Sperm morphology is routinely evaluated as part of a standard semen analysis. Morphology refers to the size and shape of the sperm. The results of a sperm morphology exam indicate the percentage of sperm that appear normal when semen is viewed under a microscope. Abnormal sperm morphology may be a contributing factor in infertility.
Normal sperm have an oval head with a long tail. Abnormal sperm may have head or tail defects such as a large or misshapen head or a crooked or double tail. These defects may impair the ability of the sperm to reach and fertilize an egg.

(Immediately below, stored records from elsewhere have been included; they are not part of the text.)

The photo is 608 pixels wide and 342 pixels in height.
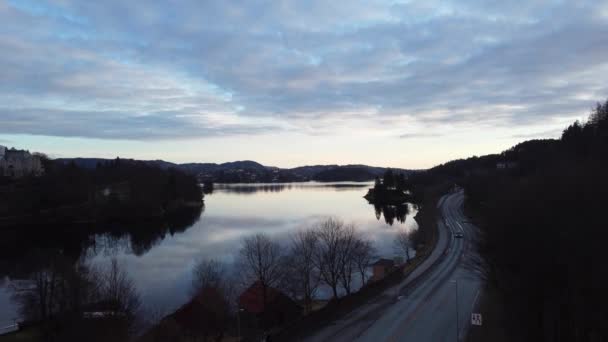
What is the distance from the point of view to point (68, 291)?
46.7ft

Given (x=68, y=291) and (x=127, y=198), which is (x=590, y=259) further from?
(x=127, y=198)

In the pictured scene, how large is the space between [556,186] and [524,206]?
3.58ft

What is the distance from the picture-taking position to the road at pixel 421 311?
12682mm

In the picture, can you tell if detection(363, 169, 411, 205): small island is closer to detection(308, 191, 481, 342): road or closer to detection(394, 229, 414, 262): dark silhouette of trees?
detection(394, 229, 414, 262): dark silhouette of trees

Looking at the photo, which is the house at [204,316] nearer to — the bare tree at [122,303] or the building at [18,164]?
the bare tree at [122,303]

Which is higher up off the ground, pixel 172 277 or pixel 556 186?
pixel 556 186

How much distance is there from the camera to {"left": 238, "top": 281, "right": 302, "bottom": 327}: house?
594 inches

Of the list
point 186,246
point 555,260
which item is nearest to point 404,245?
point 186,246

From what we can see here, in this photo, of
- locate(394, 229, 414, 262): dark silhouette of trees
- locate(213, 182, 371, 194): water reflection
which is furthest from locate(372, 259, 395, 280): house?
locate(213, 182, 371, 194): water reflection

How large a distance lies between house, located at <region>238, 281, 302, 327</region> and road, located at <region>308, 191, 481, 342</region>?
8.01ft

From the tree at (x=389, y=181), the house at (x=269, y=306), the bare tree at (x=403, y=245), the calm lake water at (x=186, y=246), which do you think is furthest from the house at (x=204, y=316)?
the tree at (x=389, y=181)

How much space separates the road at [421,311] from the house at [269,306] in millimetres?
2443

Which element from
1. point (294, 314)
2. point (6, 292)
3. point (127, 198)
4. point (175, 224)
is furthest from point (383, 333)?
point (127, 198)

Causes of abnormal morphology include:
- Testicular abnormalities that are present at birth (congenital)
- Enlargement of veins within the scrotum (varicocele)
- High fever
- Illicit drug use
The best recommendation is to repeat the semen analysis in four to six weeks to determine if the changes in morphology are temporary or permanent. Even with poor morphology, pregnancy may still be possible. Intrauterine insemination or in vitro fertilization methods are sometimes needed.
Sperm Morphology assessed by videomicrography or simple photography, at least 60 % of sperm should be normal oval shape & size.
Sperm Morphological Abnormalities are
- Micro cephalic Sperm - Small Sperm
- Macro cephalic Sperm - Large Sperm
- Tapered Sperm
- Amorphous sperm with midpiece and and tail defect
- Teratospermia is defined as more than 40 % of abnormal sperm cells.
The detection of Asthenospermia & Teratospermia should be followed by through Urological evaluation.